In Daniel Goleman's excellent book Emotional Intelligence he writes about the last moments of Gary and Mary Jean Chauncey battling the swirling waters of the river into which the Amtrak train they were on had plummeted. With every bit of energy they had, both fought desperately to save the life of their young daughter Andrea, who had cerebral palsy and was bound to a wheelchair. Somehow they managed to push her out into the arms of rescuers, but sadly, they themselves drowned.
Some would like to explain such heroism as evolution's imprint, that we humans behave this way by virtue of evolutionary design for the survival of our progeny. One is hard-pressed not to ask, "Why did the healthier preserve the weaker and not themselves?" But even the author was unable to explain it all in mere Darwinistic terms. He added that "only love" could explain such an act.
In another story, you may recall the chess victory of the computer "Deep Blue" over the world champion Gary Kasparov, which caused many to compare the similarities of machines and humans. Yale professor David Gelertner disagrees. He writes:
"The idea that Deep Blue has a mind is absurd. How can an object that wants nothing, fears nothing, enjoys nothing, needs nothing, and cares about nothing have a mind? It can win at chess, but not because it wants to. It isn't happy when it wins or sad when it loses. What are its [post]-match plans if it beats Kasparov? Is it hoping to take Deep Pink out for a night on the town?"(1)
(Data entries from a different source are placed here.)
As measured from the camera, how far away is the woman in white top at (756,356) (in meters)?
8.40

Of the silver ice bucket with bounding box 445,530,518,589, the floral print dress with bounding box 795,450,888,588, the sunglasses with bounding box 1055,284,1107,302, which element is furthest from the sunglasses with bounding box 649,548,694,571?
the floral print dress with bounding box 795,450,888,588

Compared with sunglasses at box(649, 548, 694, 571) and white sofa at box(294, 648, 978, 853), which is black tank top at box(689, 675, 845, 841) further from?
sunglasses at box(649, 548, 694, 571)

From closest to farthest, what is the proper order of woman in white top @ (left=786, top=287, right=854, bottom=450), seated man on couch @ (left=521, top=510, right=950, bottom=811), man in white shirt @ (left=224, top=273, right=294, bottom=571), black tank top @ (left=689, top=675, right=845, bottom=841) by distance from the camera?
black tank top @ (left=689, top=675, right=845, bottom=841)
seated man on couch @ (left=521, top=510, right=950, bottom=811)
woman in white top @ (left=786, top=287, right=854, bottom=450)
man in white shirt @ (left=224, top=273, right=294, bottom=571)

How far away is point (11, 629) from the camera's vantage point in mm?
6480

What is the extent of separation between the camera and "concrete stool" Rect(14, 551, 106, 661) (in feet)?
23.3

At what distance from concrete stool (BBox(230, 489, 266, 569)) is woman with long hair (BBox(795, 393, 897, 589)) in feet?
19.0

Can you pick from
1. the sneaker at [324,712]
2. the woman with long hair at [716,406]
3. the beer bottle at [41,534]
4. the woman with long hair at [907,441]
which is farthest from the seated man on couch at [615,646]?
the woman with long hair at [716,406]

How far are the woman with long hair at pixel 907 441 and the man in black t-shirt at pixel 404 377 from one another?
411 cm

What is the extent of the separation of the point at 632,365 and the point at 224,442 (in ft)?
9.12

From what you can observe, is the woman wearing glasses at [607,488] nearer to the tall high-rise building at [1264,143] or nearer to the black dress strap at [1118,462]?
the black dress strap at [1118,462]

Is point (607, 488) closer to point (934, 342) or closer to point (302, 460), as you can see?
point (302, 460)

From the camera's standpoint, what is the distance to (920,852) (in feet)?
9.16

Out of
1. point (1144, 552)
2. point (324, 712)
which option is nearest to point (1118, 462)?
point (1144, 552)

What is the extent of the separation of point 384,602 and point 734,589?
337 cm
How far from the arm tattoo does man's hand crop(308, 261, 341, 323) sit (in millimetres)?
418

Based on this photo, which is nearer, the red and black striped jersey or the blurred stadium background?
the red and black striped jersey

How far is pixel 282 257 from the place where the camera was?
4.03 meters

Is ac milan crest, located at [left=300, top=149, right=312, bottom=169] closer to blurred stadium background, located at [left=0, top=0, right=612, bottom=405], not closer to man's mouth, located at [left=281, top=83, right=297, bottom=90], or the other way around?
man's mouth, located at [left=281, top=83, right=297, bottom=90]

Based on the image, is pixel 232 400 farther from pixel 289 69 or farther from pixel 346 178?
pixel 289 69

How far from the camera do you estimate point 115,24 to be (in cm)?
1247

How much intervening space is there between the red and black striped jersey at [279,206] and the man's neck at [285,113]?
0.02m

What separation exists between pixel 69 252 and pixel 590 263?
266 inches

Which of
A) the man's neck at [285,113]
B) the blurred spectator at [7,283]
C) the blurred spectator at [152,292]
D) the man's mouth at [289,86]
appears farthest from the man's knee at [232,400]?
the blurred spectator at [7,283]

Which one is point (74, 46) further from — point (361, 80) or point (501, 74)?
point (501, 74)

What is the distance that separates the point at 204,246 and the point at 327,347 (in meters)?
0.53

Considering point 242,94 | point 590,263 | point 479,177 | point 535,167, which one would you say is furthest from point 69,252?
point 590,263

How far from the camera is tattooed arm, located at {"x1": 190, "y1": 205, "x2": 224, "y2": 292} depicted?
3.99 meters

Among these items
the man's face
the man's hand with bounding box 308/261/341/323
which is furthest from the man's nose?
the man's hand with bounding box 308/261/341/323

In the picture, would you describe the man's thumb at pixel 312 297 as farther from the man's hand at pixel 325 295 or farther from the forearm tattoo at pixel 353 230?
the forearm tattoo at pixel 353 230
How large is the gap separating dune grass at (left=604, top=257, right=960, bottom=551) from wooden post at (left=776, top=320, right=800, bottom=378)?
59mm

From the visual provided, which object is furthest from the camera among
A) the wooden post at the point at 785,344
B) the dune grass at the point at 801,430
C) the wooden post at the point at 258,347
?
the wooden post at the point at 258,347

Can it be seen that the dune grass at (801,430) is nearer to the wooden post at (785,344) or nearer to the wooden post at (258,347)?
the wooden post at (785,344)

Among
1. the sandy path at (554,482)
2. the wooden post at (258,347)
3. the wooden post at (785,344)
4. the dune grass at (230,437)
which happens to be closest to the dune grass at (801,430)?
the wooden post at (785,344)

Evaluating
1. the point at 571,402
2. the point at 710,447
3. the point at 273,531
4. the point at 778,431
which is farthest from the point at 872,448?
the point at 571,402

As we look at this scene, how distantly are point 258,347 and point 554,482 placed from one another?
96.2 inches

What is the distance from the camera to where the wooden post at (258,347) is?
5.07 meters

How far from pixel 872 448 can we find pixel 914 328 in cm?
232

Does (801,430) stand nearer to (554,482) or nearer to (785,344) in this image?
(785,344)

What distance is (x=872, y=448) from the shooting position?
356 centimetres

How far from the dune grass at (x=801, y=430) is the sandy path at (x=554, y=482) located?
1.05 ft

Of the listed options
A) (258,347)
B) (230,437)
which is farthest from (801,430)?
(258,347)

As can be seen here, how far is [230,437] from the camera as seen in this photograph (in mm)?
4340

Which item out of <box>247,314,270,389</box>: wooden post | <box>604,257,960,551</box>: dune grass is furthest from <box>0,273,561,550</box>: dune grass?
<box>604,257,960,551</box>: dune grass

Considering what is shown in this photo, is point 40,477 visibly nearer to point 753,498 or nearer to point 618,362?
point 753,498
He continues: "The gap between the human and the surrogate is permanent and will never be closed. Machines will continue to make life easier, healthier, richer, and more puzzling. And humans will continue to care, ultimately, about the same things they always have: about themselves, about one another, and many of them, about God."
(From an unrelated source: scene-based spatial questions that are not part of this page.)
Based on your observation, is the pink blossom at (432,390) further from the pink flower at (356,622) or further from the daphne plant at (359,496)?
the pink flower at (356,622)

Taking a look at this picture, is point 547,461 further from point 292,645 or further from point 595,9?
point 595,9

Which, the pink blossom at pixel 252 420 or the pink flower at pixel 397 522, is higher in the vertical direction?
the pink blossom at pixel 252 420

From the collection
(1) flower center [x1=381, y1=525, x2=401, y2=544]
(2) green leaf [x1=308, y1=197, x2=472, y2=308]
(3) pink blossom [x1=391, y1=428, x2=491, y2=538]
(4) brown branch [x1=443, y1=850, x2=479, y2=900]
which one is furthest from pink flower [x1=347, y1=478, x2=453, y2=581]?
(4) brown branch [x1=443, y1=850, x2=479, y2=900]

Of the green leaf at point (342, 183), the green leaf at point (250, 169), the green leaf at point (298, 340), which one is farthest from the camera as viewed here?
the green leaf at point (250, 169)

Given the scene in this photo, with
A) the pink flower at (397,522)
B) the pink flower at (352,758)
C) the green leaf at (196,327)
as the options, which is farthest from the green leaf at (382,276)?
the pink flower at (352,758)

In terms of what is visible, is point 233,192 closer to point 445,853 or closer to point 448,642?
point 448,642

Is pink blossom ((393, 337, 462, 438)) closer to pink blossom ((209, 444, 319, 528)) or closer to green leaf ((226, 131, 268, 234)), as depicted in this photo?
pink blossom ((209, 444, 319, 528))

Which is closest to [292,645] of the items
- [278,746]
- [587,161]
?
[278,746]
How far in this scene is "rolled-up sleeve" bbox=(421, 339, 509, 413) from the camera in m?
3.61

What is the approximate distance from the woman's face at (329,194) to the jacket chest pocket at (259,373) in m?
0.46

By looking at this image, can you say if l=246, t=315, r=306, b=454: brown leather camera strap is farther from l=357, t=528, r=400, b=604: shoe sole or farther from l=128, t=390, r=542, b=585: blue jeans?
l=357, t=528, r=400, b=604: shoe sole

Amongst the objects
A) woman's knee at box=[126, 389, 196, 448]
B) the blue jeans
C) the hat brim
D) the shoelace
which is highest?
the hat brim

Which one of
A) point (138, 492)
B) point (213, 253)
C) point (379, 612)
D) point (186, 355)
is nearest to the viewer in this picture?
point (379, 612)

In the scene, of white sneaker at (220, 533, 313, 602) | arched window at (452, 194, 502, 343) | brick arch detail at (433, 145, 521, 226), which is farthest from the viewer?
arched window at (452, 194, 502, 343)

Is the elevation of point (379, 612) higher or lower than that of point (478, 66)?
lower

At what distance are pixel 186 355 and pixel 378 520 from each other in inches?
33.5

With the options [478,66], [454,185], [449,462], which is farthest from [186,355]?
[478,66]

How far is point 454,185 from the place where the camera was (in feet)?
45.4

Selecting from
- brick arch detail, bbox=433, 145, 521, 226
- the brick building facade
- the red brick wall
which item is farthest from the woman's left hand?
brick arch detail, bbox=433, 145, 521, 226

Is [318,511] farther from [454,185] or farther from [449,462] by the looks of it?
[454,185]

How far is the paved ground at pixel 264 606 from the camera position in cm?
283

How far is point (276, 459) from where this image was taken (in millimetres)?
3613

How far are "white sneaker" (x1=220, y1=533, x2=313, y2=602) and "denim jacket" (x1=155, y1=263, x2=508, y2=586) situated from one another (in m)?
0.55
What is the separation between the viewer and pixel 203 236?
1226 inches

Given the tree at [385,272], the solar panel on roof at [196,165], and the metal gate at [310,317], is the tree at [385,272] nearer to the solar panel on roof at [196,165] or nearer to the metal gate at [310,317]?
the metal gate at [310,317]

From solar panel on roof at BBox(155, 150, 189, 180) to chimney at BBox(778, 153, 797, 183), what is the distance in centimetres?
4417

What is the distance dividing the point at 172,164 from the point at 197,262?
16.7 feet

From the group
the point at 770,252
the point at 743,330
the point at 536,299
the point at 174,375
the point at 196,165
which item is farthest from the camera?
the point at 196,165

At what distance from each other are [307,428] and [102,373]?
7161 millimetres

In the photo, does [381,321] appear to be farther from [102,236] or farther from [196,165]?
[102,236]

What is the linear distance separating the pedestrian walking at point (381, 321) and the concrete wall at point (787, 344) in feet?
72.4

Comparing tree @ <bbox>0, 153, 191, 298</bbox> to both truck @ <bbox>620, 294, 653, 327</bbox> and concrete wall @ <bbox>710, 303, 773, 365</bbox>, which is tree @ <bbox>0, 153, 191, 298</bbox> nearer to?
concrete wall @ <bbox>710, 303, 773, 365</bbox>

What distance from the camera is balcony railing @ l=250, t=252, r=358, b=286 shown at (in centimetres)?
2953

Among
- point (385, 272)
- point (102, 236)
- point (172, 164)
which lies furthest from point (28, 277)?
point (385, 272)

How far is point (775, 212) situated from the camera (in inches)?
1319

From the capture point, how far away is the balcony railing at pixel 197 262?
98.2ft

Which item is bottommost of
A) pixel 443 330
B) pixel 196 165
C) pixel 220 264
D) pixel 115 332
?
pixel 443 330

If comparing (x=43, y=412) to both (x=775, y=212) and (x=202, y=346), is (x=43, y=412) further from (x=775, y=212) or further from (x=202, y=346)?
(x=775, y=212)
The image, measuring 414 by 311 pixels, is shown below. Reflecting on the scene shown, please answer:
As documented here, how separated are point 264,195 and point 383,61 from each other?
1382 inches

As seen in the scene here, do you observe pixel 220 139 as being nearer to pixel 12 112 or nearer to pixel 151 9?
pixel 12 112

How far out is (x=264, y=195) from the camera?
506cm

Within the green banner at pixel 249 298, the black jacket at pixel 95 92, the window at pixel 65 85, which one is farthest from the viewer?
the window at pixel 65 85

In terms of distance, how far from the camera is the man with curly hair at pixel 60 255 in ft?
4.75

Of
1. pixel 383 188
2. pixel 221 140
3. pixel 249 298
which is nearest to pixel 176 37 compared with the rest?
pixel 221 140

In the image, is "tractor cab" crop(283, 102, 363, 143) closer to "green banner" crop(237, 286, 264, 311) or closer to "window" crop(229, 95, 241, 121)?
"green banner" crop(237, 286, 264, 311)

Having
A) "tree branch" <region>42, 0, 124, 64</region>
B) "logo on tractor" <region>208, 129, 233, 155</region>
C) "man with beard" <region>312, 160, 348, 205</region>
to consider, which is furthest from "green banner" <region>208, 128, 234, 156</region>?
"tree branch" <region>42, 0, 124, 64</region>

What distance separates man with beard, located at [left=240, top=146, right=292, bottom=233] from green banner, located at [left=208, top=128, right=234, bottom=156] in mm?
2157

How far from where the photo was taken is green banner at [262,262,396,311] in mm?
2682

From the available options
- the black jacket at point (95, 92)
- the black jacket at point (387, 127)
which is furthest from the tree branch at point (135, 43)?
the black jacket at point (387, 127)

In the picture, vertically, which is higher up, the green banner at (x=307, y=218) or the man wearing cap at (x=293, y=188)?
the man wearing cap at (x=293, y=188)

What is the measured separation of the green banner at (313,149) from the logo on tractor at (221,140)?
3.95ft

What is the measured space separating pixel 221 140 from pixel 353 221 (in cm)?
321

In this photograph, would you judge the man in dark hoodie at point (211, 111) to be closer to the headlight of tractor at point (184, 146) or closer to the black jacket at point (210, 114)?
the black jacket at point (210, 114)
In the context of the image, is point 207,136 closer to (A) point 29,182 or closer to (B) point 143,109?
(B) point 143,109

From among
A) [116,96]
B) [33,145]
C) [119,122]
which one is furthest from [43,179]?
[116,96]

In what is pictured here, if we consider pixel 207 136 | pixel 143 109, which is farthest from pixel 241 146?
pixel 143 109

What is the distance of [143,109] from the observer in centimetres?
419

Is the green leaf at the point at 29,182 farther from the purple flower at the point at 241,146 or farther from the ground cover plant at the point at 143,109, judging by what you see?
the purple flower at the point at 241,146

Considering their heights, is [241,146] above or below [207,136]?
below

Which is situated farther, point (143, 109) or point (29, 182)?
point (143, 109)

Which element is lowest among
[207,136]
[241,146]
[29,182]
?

What a unique capacity God has put within us—the capacity to feel. From the selfless sacrifice of loving parents to our own personal thought lives, we recognize that this ability is one aspect of the insurmountable differences between us and machines. In the words of the biblical writer, it is we—and not our PC's I might add—who have been made "a little lower than the angels." Life, feeling, and thought are God's gifts to us. And where we follow God's thoughts, we feel and act in highest measure.
Ravi Zacharias is founder and chairman of the board of Ravi Zacharias International Ministries.
(1) David Gelertner, "How Hard Is Chess?" Time Magazine, 19 May 1997.